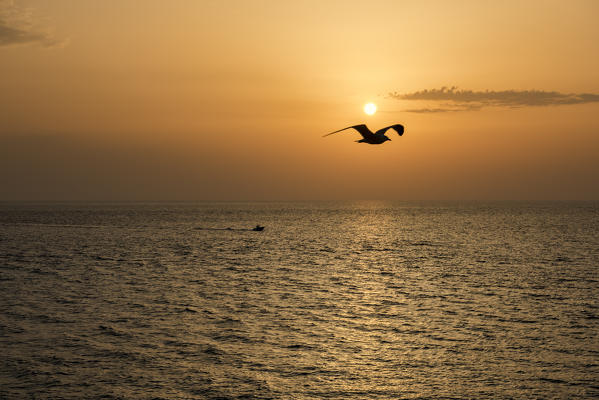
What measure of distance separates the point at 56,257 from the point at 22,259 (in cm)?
412

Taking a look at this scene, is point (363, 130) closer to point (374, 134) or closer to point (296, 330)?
point (374, 134)

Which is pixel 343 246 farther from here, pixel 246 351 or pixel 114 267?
pixel 246 351

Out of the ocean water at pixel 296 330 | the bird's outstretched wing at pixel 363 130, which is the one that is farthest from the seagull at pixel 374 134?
the ocean water at pixel 296 330

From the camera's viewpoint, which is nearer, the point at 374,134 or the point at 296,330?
the point at 374,134

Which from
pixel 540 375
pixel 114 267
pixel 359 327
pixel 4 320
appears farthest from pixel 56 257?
pixel 540 375

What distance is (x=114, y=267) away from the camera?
2395 inches

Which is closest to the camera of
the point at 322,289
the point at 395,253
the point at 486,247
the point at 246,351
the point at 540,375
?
the point at 540,375

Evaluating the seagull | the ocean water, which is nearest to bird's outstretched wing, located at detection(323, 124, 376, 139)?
the seagull

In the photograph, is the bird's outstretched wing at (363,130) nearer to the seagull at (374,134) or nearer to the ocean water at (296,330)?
the seagull at (374,134)

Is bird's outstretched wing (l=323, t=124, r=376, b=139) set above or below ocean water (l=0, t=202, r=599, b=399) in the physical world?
above

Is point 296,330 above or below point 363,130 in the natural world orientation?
below

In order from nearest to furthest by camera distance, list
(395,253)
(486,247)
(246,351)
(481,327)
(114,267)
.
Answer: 1. (246,351)
2. (481,327)
3. (114,267)
4. (395,253)
5. (486,247)

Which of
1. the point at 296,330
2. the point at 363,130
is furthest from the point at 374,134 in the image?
the point at 296,330

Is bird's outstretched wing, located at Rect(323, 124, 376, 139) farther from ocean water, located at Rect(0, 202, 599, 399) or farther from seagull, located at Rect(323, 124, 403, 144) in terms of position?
ocean water, located at Rect(0, 202, 599, 399)
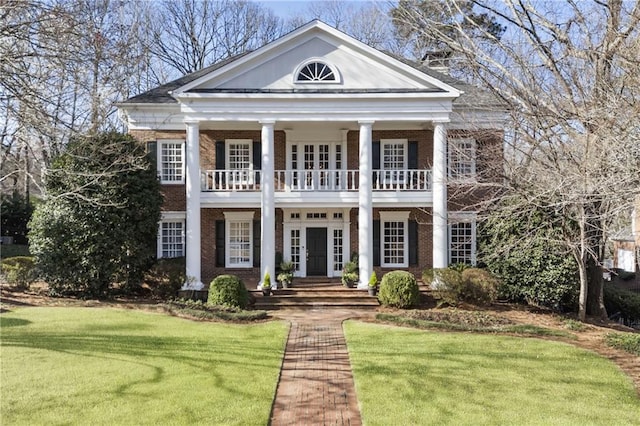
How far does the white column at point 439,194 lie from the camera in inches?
687

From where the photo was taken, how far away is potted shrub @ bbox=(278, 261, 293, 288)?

▶ Short exercise
Reproduce word for word the stretch of the entries from the line containing "In order from" through the end of the entries, and leave the pictures out.

▶ Output
In order from nearest to furthest by camera distance, list
(395,253)
(486,247)
(246,351)
(481,327)
(114,267)
.
Answer: 1. (246,351)
2. (481,327)
3. (114,267)
4. (395,253)
5. (486,247)

Which of
1. the point at 296,330
2. the point at 363,130
is furthest from the point at 374,134 in the image?
the point at 296,330

Is bird's outstretched wing, located at Rect(323, 124, 376, 139) farther from ocean water, located at Rect(0, 202, 599, 399) or farther from seagull, located at Rect(323, 124, 403, 144) in terms of position?
ocean water, located at Rect(0, 202, 599, 399)
How far does the white column at point 439,194 lie from the camera in inches?
687

From where the photo was taken, how far away is potted shrub @ bbox=(278, 261, 293, 288)?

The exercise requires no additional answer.